Turnaround times at can last anywhere from minutes to a day or so to resolve the problems. Cyber Crew members can respond to classrooms or have the devices brought to them at “The Tech Deck.”
“Honestly, the thing I’ve enjoyed the most about the program is just the chance to start working with these machines and getting in the habit of working with actual people,” said senior Cyber Crew member Ethan Bartlett, “and not just working on assignments but working with people who have actual problems.”
The class was offered during enrollment, and some joined with prior knowledge and a desire to expand expertise in the technology field. Platte County High School principal Dr. Chad Sayre said he also did some recruiting in an effort to fill out the numbers.

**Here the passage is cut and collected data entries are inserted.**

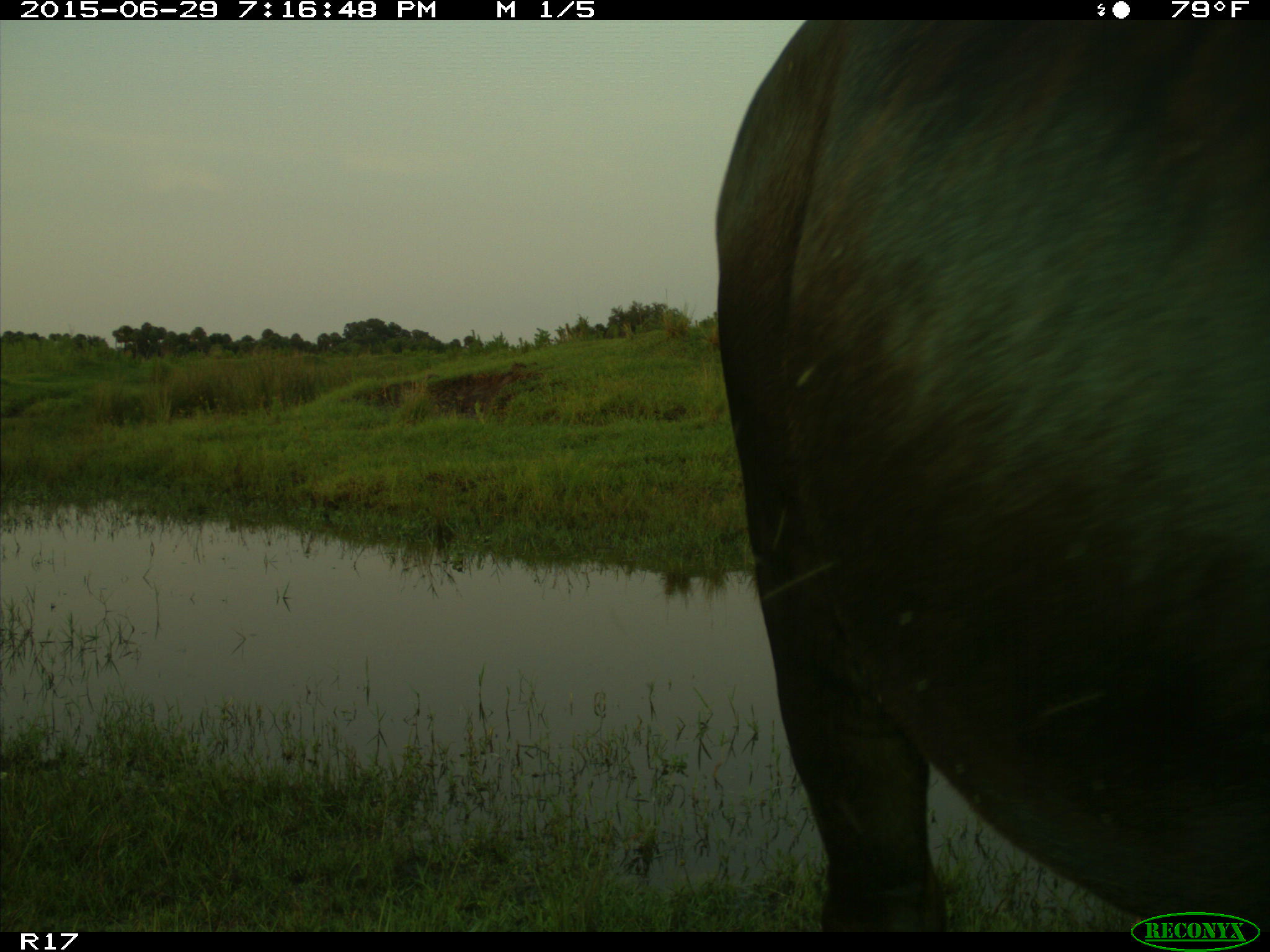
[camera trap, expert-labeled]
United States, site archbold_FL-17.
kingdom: Animalia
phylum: Chordata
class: Mammalia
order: Artiodactyla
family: Bovidae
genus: Bos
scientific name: Bos taurus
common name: domestic cow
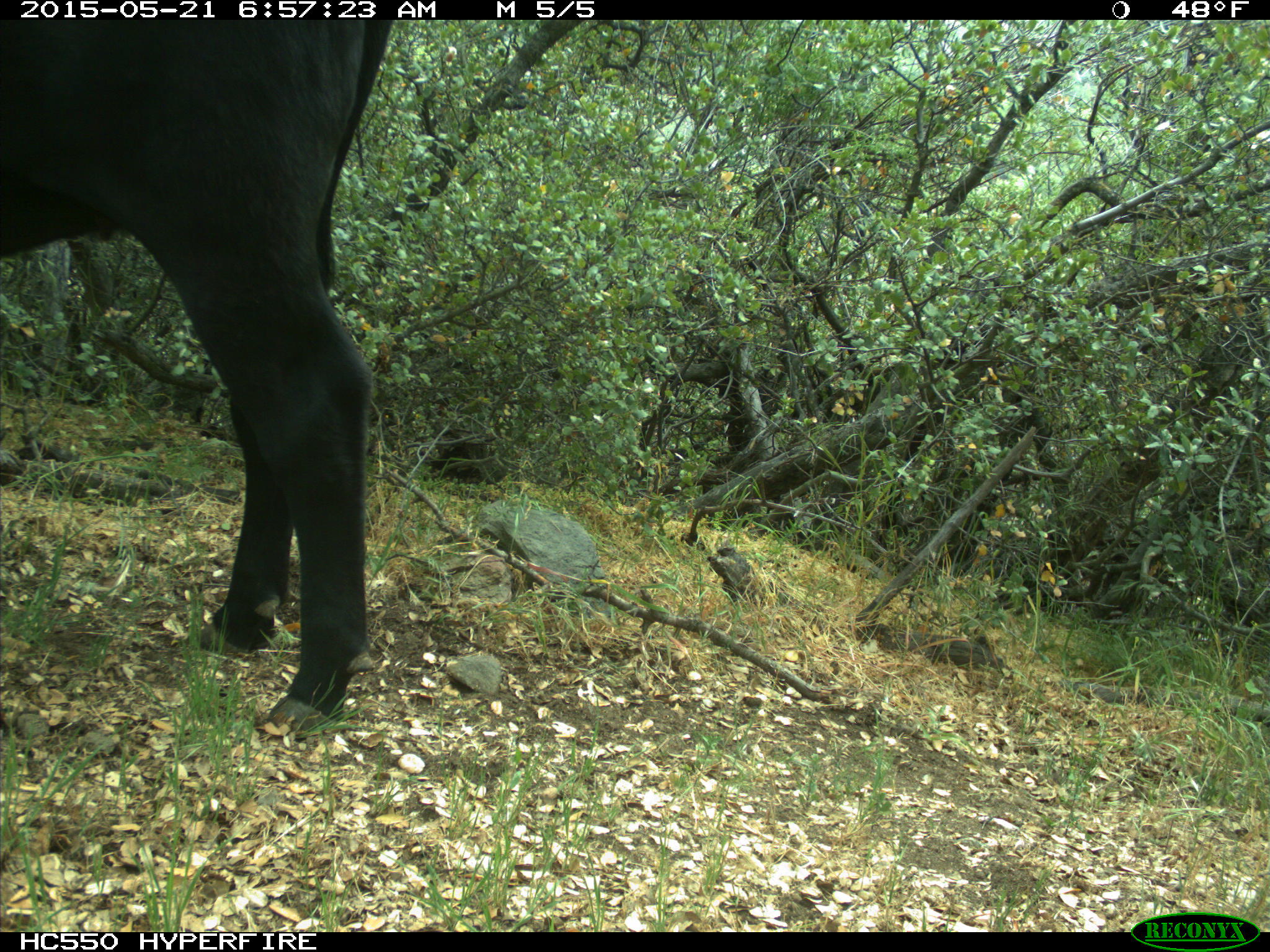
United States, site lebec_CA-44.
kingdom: Animalia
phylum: Chordata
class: Mammalia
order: Artiodactyla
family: Bovidae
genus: Bos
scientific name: Bos taurus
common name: domestic cow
Bos taurus (domestic cow).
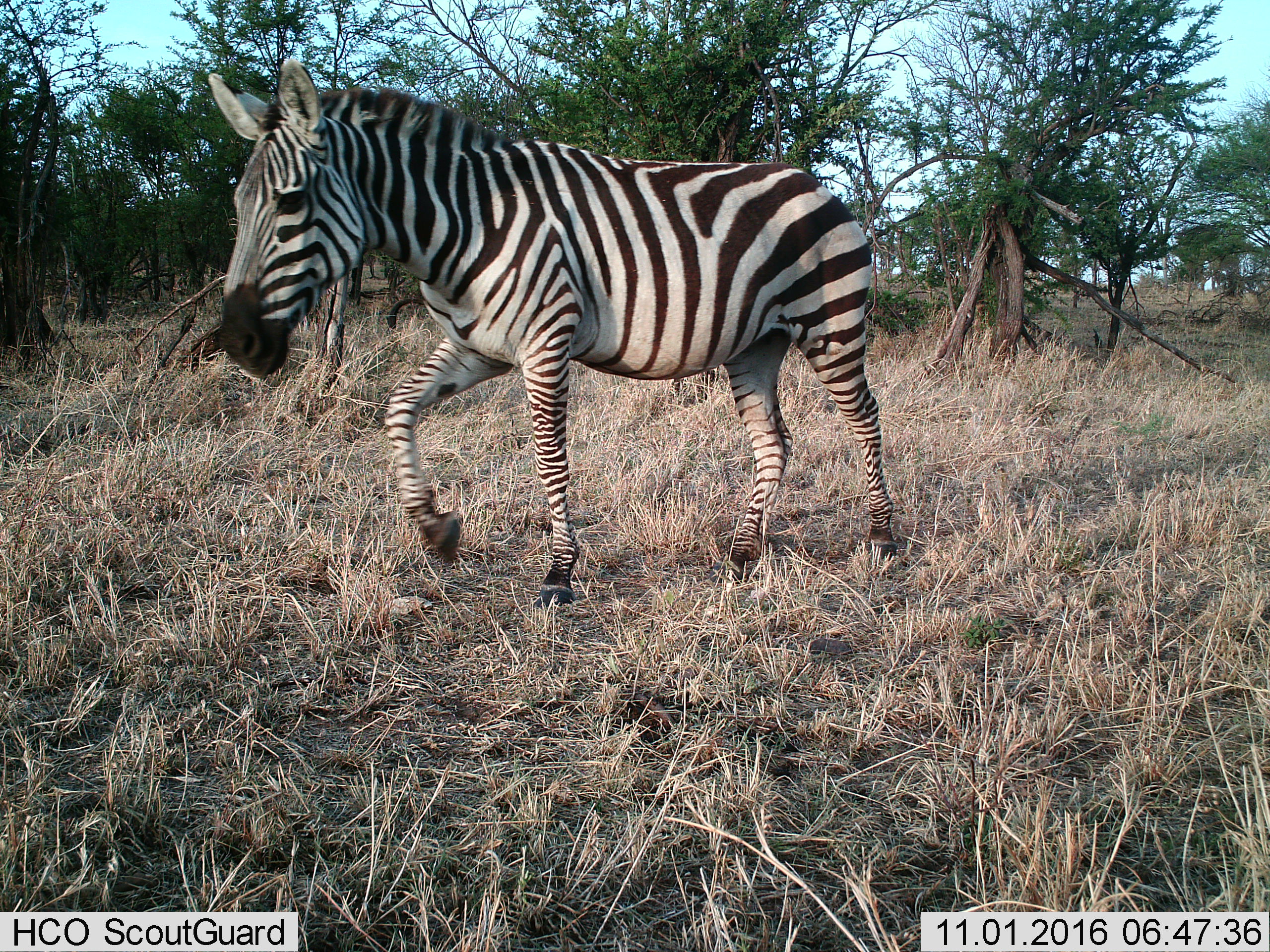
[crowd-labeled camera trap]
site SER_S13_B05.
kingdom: Animalia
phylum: Chordata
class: Mammalia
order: Perissodactyla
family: Equidae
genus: Equus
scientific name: Equus quagga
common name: plains zebra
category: zebraplains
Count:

To have students available throughout the school day, five to seven students have the class during each period, allowing them to respond in real time as students or teachers have issues with the Chromebooks. Other class time is spent developing similar job skills with Larson and administrators continuing to develop the curriculum and use of class time.
“She’s done an amazing job, and I can’t speak enough about the impact these kids have had right out of the gate. It’s been amazing,” Sayre said.
Platte County chose the Chromebooks in a trial of three different devices conducted in 2014-15.
High school staff members began working with the tablets during the last school year in an effort to prepare for their utilization with students. The new purchases supplied a Chromebook to staff third through eighth grades in an effort to prepare them for the budgeted expansion of one-to-one technology in the coming years.
Each student is assigned a tablet that would be checked in at the end of each year. Students receive the same device back the following year as applicable.
A $40 per year fee for insurance coverage would be required for each student, who would also be responsible for the deductible for replacement or damage repairs. The district plans to look at options to help those who might not be able to afford the insurance, including small payment plans that could be made throughout the course of the school year.
Insurance must be paid for the student to take the device home.